◆ **Stated exercise**
Return exactly the lines that run from the one containing "What is the precise" to the end of the entries, with both ends included.

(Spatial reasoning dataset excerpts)
┄┄┄┄┄┄┄┄┄┄
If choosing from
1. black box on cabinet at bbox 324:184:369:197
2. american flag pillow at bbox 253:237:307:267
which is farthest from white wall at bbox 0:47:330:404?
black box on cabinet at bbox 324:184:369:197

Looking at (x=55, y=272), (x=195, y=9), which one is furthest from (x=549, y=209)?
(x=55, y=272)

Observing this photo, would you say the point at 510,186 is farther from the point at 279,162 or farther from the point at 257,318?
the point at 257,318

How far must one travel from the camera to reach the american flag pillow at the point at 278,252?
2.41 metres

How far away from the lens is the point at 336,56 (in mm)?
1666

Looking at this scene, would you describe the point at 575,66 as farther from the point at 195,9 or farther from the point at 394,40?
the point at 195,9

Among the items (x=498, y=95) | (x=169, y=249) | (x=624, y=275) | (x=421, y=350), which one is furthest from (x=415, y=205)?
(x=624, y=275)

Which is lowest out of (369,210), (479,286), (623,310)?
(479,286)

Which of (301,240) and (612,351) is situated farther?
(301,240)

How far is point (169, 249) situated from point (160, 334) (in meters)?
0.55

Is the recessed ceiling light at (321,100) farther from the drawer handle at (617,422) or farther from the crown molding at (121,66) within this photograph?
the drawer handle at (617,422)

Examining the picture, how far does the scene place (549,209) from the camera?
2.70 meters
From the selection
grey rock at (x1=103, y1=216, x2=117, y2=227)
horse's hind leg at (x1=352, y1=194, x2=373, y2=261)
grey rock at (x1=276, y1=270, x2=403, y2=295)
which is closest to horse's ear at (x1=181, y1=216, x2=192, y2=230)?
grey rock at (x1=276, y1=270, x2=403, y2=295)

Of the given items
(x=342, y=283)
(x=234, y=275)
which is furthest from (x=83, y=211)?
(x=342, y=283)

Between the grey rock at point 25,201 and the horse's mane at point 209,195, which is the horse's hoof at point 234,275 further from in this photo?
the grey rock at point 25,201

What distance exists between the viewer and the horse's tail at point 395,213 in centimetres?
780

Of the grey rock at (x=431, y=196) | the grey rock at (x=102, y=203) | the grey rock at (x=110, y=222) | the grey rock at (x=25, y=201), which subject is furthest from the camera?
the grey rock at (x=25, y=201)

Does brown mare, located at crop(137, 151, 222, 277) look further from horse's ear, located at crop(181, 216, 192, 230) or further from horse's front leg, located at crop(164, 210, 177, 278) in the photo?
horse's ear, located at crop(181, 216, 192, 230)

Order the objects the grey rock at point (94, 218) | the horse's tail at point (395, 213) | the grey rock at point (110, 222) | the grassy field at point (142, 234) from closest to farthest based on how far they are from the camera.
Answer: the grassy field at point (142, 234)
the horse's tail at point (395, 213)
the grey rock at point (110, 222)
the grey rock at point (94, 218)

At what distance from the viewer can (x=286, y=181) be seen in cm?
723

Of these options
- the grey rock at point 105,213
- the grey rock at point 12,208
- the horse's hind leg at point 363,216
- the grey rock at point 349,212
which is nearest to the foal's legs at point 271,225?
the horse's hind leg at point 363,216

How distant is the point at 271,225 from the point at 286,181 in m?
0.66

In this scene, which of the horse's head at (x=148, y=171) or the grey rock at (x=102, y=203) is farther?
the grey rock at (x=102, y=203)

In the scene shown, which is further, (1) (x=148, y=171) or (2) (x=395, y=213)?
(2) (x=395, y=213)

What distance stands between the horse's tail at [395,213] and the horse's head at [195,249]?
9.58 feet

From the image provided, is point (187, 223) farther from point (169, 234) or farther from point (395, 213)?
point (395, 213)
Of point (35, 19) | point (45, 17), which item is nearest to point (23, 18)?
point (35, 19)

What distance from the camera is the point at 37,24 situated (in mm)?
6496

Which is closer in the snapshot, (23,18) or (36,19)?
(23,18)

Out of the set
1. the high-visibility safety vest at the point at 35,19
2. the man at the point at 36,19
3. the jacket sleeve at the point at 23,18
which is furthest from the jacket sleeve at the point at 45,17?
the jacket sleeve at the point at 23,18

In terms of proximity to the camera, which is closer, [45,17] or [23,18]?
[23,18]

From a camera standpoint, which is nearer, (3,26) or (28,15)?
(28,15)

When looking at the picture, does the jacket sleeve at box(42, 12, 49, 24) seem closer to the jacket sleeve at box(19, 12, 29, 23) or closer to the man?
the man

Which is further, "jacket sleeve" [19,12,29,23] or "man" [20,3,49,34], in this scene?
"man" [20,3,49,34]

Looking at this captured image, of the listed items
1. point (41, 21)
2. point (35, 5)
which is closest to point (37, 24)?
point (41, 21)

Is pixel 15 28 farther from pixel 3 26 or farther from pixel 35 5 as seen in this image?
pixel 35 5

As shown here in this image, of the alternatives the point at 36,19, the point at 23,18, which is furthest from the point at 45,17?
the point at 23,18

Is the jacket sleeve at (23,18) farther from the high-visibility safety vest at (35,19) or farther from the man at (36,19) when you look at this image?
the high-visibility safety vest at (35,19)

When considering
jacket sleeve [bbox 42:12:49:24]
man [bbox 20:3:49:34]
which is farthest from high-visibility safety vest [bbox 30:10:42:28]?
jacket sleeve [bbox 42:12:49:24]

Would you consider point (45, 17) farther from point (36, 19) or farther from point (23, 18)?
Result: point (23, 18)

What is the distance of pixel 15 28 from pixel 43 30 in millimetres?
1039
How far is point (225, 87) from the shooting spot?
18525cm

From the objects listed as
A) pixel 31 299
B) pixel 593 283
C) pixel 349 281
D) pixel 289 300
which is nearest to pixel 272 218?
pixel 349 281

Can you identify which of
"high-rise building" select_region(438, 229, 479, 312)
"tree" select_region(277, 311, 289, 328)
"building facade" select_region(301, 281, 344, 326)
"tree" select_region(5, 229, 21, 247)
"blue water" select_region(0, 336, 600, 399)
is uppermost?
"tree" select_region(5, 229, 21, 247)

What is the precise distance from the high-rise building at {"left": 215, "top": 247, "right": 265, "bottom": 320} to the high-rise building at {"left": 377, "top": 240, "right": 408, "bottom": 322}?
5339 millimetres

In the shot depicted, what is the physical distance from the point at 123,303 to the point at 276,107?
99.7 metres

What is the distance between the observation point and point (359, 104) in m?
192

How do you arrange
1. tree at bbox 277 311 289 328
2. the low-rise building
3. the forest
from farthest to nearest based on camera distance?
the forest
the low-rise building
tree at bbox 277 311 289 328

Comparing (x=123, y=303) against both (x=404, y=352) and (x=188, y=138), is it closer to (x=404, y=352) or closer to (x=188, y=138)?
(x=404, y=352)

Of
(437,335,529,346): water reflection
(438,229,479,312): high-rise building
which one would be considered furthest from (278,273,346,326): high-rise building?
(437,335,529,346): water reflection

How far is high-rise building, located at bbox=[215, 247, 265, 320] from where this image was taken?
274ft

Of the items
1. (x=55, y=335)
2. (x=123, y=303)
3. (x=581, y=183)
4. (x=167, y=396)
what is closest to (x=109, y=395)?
┄┄┄┄┄┄┄┄┄┄
◆ **Reply**
What is the precise distance from the high-rise building at {"left": 215, "top": 247, "right": 265, "bottom": 320} to the high-rise building at {"left": 377, "top": 240, "right": 408, "bottom": 322}?
5339 millimetres

In the shot depicted, what is the physical distance from the point at 123,303 to the point at 276,107?
99.7 metres

What is the distance between the observation point and point (359, 104) in m?
192

How do you arrange
1. tree at bbox 277 311 289 328
2. the low-rise building
3. the forest
from farthest to nearest based on camera distance?
the forest
the low-rise building
tree at bbox 277 311 289 328

Comparing (x=123, y=303) against both (x=404, y=352) and (x=188, y=138), is it closer to (x=404, y=352) or closer to (x=188, y=138)?
(x=404, y=352)

Of
(437,335,529,346): water reflection
(438,229,479,312): high-rise building
which one would be considered furthest from (278,273,346,326): high-rise building?
(437,335,529,346): water reflection

How far is high-rise building, located at bbox=[215, 247, 265, 320] from where this image was taken?
274ft

Of the items
1. (x=55, y=335)
2. (x=123, y=303)
3. (x=581, y=183)
4. (x=167, y=396)
what is closest to (x=109, y=395)?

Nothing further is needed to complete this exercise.